I’d like to draw more attention to lipids because I have the feeling that a lot of researchers find working with lipids tedious. So I’d like to produce a methodology that makes lipids more approachable for people. And I also I have the feeling that cell membranes are still underestimated. The diversity we have in biological membranes, just lipid-wise is incredible but is very often overlooked. There’s still a lot to discover, but I feel like people stay away because it’s complicated and there is not so much methodology. So I’d like to push that a little forward.
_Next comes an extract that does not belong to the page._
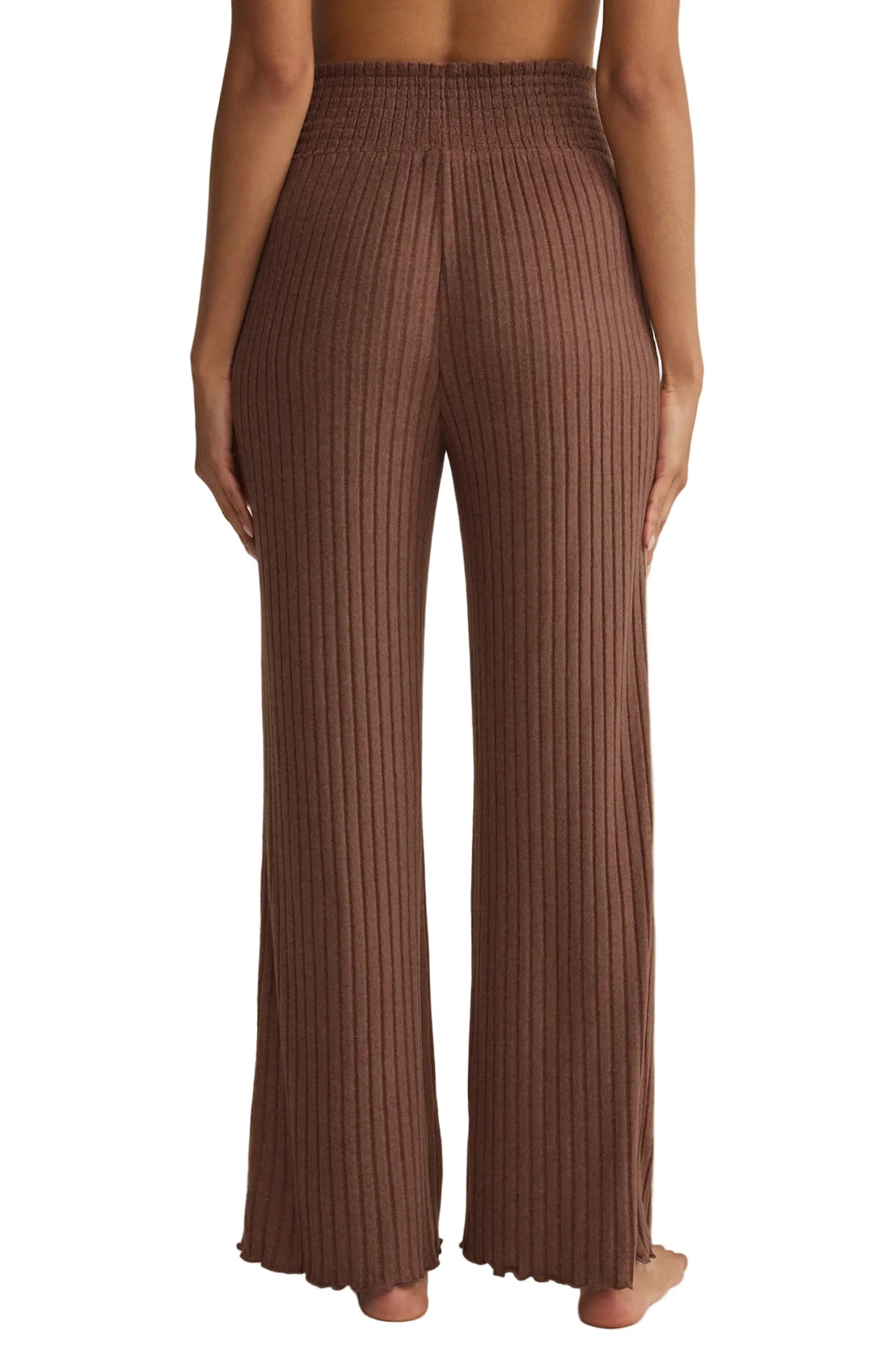 Megan | Bikses Dawn no Zīda Ribota Auduma ar Šūnām (Dawn Smocked Silky Rib Pant)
If things go well and we publish some nice papers, I’ll have the opportunity to stay in academia and then, of course, there’s a lot more methodological development about lipids that I’d like to follow up on, and thousands of biological questions.

The idea behind ELISIR is that nurturing top young scientists during their most creative years can usher in a new generation of leaders. The non-tenured position runs for three years with an optional renewal for another two, and offers a recent PhD graduate a full research budget, mentorship program, and the opportunity to work as independent principal investigator in an interdisciplinary institution with state-of-the-art infrastructure and core facilities.